Londra çıkışlı Arap medyasının önde gelen gazetelerinden el-Arab, olası bir gizli göç sürecine de dikkat çekiyor. Örneğin, Gazze’den yaralı olarak getirilen Filistinlilerin, insani gerekçelerle Mısır’a kabul edilmesi ve sonrasında geri dönmelerinin engellenmesi gibi yöntemler uygulanabilir. Ayrıca, gazeteye göre, belirli sayıda Filistinli mültecinin “geçici” statüde kabul edilip zamanla Mısır’a entegre edilmesi ihtimali de gündemde. Bu bağlamda, Mısır yönetimi, kamuoyu önünde göç planına karşı dursa da pratikte kontrollü ve sınırlı sayıda mülteciyi kabul edebileceği belirtiliyor. Özellikle Refah ve Ariş gibi bölgelerde, gayriresmî olarak Filistinli ailelerin yerleştirilmesi gibi senaryolar üzerinde duruluyor.
Sonuç olarak Mısır, ABD’nin Filistinlileri zorla göç ettirme planına doğrudan karşı çıkmasa da, diplomatik manevralar yaparak süreci kendi lehine çevirmeye çalıştığı aşikar. Kahire yönetimi, Trump yönetiminin ekonomik ve siyasi baskısını dengelemeye çalışırken, Filistinli mültecilerin Sina’ya zorla yerleştirilmesini önlemek için bölgesel ve uluslararası desteği artırmaya çalışıyor.

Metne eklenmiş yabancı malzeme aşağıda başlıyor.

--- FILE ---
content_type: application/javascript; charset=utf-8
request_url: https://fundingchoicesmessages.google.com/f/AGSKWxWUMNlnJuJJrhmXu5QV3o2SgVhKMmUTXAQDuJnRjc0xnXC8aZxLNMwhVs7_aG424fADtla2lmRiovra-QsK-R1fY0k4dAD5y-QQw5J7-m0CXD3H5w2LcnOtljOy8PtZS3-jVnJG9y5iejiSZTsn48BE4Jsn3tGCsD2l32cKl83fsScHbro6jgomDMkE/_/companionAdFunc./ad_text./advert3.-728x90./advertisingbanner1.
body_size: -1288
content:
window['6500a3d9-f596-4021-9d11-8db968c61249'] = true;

Önümüzdeki dönemde gerçekleşecek diplomatik temaslar, Trump yönetiminin nasıl bir strateji izleyeceğini ve Mısır’ın bu sürece nasıl yanıt vereceğini belirleyecek. Ancak şu açık ki, Mısır için seçenekler sınırlı olsa da tamamen tükenmiş değil.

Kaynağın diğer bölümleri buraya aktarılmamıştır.